A subcategoria concepções sobre o estuprador traz a visão do Juiz de que, muitas vezes, o marido que comete o estupro contra a esposa não enxerga esse fato como um crime: "o agressor não, o agressor chega ali e diz 'mas eu não sou bandido! Como me prenderam? Mas eu sou um homem trabalhador!’, porque ele não percebe a violência contra a mulher, mesmo que tenha conotação sexual, não se percebe como criminoso! É uma relação bastante complicada, tu tem que dizer pro cara 'não, mas o senhor não pode fazer isso!’. O Defensor refere ser um ato extremamente reprovável que um marido cometa estupro contra sua esposa, "absurdo! É que nem aquele outro que eu te falei, absurdo! Não existe isso! Pra mim, é absurdo isso!". Já o Promotor prefere não se pronunciar, dizendo que sua visão pessoal não importa para esses casos, ele deve somente seguir a lei.
Concepções sobre os crimes sexuais fora do âmbito conjugal
Essa categoria refere-se aos crimes sexuais cometidos em relação a mulheres por homens desconhecidos. Foram criadas duas subcategorias.
Na primeira subcategoria denominada "Sentimentos despertados" os três operadores relatam que sentem raiva e repulsa, não conseguem entender o porquê de alguém cometer um crime sexual. Acham um "absurdo’, uma "brutalidade". O Promotor aponta ainda que esses crimes despertam nele um sentimento de mobilização frente ao caso, de querer fazer algo em relação a ele. "Ah, acho repugnante, o quê que eu vou dizer? É como eu te falei, o quê que eu fico pensando, aí eu acho que é mais a parte psicológica! Que tem gente que se excita com isso! Isso não faz sentido pra mim!" (J); "eu acho um horror! Um absurdo, entendeu? Não tem, não tem explicação! Um absurdo! Jamais eu vou defender uma conduta dessas!" (D); "é um sentimento de raiva, um sentimento assim de repugnância, né, o sentimento de fazer alguma coisa" (P). Quando o Promotor fala sobre os crimes sexuais fora do âmbito conjugal, fica visível os sentimentos negativos despertados: "são crimes que mexem muito com os operadores todos ali, que estão envolvidos, porque é assim, uma violência atroz". Mesmo com esse sentimento de revolta e indignação, Juiz e Defensor demonstram medo de cometer uma injustiça: "agora vamos pensar assim, processualmente ou na atividade profissional, é tu ter elementos de prova pra isso, porque o risco do Direito é assim, foi um estupro, uma coisa horrorosa! Aí tu pega o cara e tu quer jogar o cara no presídio central e largar lá! Mas esse cara é culpado do que aconteceu? Ou era outro parecido com ele?" (J); "eu vou defender, eu vou patrocinar a defesa da pessoa pra ver se ela fez mesmo, se foi aquilo mesmo, até pra não se prender um inocente e ver se foi daquela forma mesmo!".

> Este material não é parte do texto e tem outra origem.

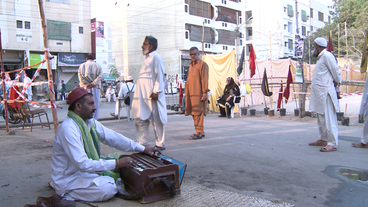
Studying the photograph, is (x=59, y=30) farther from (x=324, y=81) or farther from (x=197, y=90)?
(x=324, y=81)

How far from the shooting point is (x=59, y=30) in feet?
87.9

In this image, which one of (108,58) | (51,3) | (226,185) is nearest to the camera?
(226,185)

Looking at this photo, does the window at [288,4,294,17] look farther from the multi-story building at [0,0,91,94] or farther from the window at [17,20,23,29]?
the window at [17,20,23,29]

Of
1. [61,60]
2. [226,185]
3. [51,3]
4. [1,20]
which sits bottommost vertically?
[226,185]

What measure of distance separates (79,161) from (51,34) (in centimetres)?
2715

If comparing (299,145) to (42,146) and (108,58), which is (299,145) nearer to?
(42,146)

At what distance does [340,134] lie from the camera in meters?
6.57

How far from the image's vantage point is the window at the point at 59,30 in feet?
86.4

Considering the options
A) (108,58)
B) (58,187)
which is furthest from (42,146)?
(108,58)

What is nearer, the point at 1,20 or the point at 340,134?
the point at 340,134

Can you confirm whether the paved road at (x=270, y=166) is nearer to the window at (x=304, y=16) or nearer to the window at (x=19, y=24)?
the window at (x=19, y=24)

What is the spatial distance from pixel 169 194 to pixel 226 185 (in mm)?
719

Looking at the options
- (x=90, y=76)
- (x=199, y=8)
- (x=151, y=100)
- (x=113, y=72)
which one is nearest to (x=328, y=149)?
(x=151, y=100)

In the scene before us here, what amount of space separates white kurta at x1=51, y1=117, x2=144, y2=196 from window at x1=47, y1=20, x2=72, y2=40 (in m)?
26.8
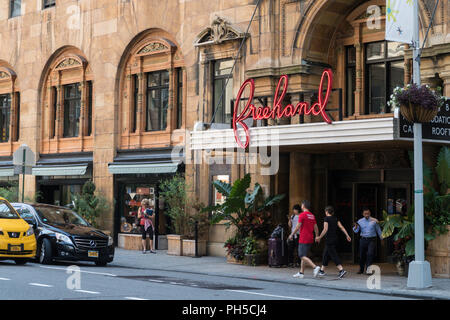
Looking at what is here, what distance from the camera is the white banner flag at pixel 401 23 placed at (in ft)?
56.6

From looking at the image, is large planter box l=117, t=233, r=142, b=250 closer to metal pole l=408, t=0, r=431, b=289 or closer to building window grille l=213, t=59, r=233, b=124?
building window grille l=213, t=59, r=233, b=124

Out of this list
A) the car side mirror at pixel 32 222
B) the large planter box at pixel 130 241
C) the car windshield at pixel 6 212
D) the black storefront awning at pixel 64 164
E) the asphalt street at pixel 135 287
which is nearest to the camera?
the asphalt street at pixel 135 287

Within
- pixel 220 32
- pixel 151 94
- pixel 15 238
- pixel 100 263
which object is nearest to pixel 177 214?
pixel 100 263

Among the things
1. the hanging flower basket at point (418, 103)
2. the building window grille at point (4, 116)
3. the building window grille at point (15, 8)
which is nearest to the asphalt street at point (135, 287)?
the hanging flower basket at point (418, 103)

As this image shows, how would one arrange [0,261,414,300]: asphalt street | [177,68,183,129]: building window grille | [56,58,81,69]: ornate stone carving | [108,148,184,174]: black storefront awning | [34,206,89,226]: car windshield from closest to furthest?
1. [0,261,414,300]: asphalt street
2. [34,206,89,226]: car windshield
3. [108,148,184,174]: black storefront awning
4. [177,68,183,129]: building window grille
5. [56,58,81,69]: ornate stone carving

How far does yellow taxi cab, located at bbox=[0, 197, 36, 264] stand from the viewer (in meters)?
19.9

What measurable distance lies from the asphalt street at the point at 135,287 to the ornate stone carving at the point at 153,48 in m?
10.9

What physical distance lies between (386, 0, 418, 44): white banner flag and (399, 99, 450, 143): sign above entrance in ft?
5.81

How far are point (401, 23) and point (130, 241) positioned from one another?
14.9 metres

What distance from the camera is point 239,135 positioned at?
863 inches

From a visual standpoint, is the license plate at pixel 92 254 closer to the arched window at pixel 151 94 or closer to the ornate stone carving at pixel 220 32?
the arched window at pixel 151 94

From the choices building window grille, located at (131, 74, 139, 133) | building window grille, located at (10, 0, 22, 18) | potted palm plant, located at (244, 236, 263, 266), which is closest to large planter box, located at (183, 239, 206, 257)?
potted palm plant, located at (244, 236, 263, 266)
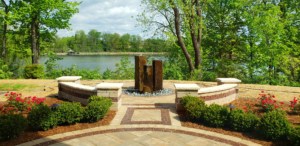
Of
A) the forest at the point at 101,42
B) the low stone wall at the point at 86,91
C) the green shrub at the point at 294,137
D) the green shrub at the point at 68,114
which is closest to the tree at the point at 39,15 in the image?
the low stone wall at the point at 86,91

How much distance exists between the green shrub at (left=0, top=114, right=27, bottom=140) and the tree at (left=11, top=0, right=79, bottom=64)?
62.4ft

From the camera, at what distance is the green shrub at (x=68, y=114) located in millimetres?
7875

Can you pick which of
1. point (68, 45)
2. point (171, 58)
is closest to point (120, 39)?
point (68, 45)

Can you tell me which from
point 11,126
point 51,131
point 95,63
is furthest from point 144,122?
point 95,63

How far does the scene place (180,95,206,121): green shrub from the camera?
8.39 metres

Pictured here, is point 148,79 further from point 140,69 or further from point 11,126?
point 11,126

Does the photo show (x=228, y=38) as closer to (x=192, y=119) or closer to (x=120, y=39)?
(x=192, y=119)

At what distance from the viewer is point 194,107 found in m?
8.53

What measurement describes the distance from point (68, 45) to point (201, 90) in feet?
316

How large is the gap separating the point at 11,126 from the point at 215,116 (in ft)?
20.3

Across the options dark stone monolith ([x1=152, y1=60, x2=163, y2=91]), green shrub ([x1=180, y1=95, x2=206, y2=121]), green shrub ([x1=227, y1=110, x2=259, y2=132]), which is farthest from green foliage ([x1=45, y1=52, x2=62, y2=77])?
green shrub ([x1=227, y1=110, x2=259, y2=132])

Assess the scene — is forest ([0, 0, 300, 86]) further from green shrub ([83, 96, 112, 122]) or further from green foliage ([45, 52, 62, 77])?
green shrub ([83, 96, 112, 122])

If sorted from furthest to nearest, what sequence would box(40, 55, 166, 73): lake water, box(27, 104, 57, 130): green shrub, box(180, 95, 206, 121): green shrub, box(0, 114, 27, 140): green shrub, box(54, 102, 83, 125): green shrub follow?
box(40, 55, 166, 73): lake water < box(180, 95, 206, 121): green shrub < box(54, 102, 83, 125): green shrub < box(27, 104, 57, 130): green shrub < box(0, 114, 27, 140): green shrub

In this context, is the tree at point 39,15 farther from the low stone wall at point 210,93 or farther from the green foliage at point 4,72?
the low stone wall at point 210,93
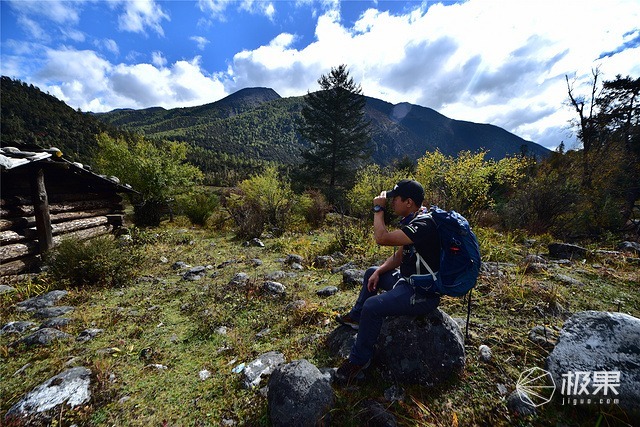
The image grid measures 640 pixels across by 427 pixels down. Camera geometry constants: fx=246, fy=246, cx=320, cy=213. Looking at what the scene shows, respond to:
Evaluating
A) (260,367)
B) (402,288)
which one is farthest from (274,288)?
(402,288)

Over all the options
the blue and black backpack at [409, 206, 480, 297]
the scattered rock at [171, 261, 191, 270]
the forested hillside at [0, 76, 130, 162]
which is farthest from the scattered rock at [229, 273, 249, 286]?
the forested hillside at [0, 76, 130, 162]

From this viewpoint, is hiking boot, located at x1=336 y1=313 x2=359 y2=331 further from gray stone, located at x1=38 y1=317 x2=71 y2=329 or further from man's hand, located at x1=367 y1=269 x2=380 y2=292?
Answer: gray stone, located at x1=38 y1=317 x2=71 y2=329

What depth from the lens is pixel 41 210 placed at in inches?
261

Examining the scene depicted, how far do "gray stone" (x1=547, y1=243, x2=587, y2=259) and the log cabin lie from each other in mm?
13927

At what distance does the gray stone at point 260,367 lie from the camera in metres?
2.77

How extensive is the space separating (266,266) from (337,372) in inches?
180

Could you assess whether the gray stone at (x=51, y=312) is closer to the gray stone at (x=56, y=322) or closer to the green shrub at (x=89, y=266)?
the gray stone at (x=56, y=322)

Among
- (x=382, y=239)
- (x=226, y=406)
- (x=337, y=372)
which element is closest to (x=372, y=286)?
(x=382, y=239)

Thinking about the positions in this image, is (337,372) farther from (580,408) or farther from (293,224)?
(293,224)

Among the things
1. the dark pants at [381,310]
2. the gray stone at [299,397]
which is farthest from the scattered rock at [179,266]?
the dark pants at [381,310]

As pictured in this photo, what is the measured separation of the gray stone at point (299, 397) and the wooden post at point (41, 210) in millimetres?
8217

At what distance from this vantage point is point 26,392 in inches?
102

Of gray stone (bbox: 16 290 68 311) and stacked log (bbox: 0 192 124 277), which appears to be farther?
stacked log (bbox: 0 192 124 277)

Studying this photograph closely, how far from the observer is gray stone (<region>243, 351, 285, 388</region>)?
9.08 ft
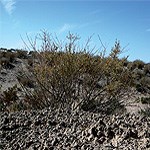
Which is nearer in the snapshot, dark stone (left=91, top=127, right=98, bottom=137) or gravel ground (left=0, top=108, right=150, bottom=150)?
gravel ground (left=0, top=108, right=150, bottom=150)

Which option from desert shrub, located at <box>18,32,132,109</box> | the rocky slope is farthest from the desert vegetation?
the rocky slope

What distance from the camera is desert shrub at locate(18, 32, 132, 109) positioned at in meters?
10.5

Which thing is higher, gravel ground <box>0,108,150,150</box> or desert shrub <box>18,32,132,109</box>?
desert shrub <box>18,32,132,109</box>

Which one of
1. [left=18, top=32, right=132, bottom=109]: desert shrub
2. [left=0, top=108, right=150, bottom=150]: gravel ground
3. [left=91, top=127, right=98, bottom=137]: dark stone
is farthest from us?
[left=18, top=32, right=132, bottom=109]: desert shrub

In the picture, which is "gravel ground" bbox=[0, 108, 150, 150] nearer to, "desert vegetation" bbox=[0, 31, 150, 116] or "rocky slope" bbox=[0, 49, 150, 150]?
"rocky slope" bbox=[0, 49, 150, 150]

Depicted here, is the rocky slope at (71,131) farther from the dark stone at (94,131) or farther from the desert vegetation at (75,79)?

Na segunda subcategoria "Concepções sobre o estuprador", o Juiz e o Defensor comentam que não entendem a motivação do estuprador e não conseguem entender o funcionamento psíquico do mesmo. O Defensor aponta ainda que não sabe definir se sente raiva ou pena de quem comete tal crime: "cara, a primeira coisa que eu acho é que tem que ter alguma coisa! Não pode ser normal a pessoa, não pode ser normal, não tem!". Já o Promotor acredita não existir um perfil de estuprador, ele diz ainda que a opinião dele frente a quem comete esse crime pouco importa, visto que ele deve denunciar se o indivíduo tiver cometido o crime e não fazer um juízo pessoal sobre o estuprador.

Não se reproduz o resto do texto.